Task goal: An exact, picture-free copy of the listing is required.
BEGIN Data extract
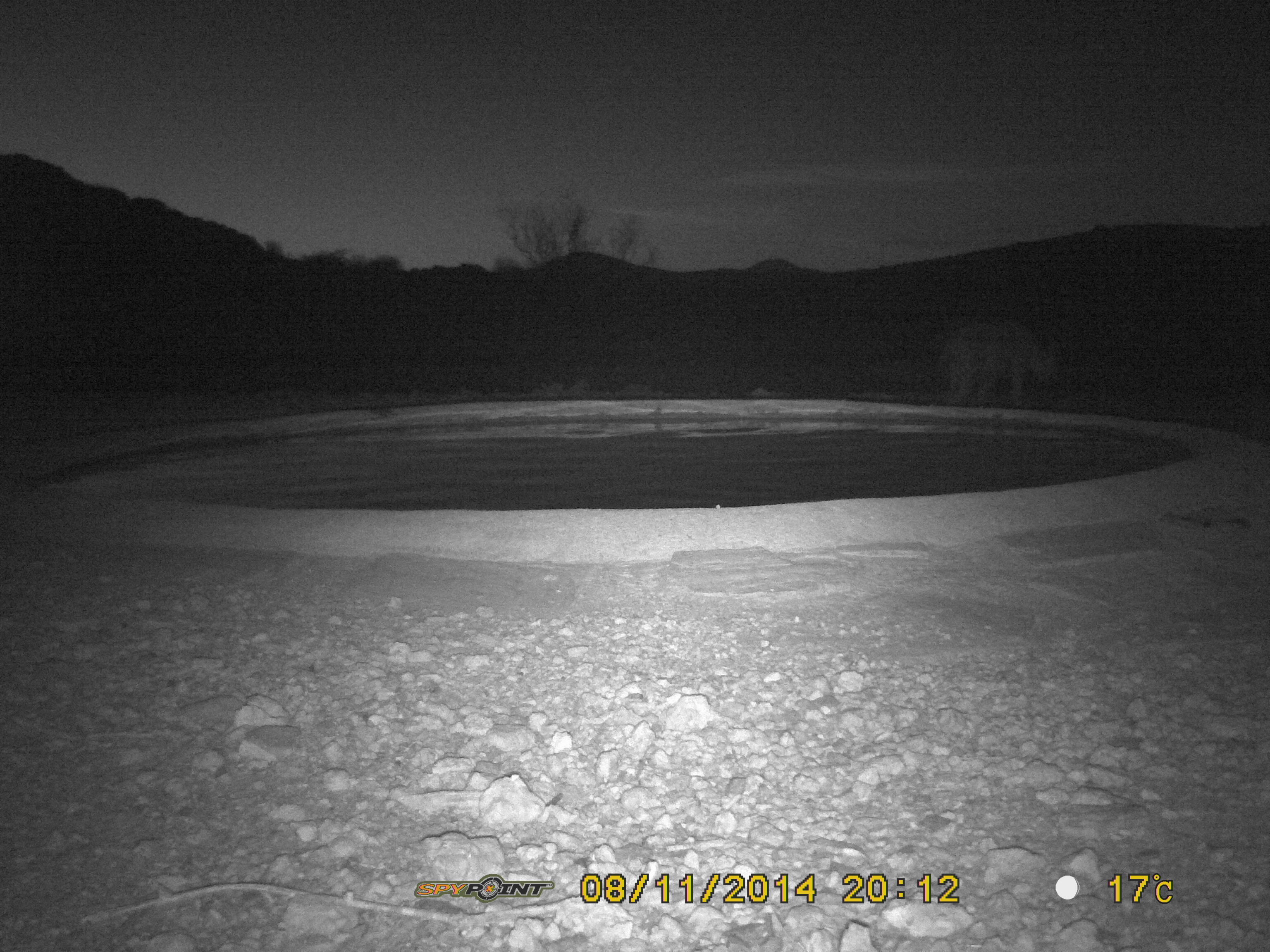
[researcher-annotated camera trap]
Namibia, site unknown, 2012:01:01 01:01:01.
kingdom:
END Data extract
Worked solution:
[researcher-annotated camera trap]
Namibia, site unknown, 2012:01:01 01:01:01.
kingdom:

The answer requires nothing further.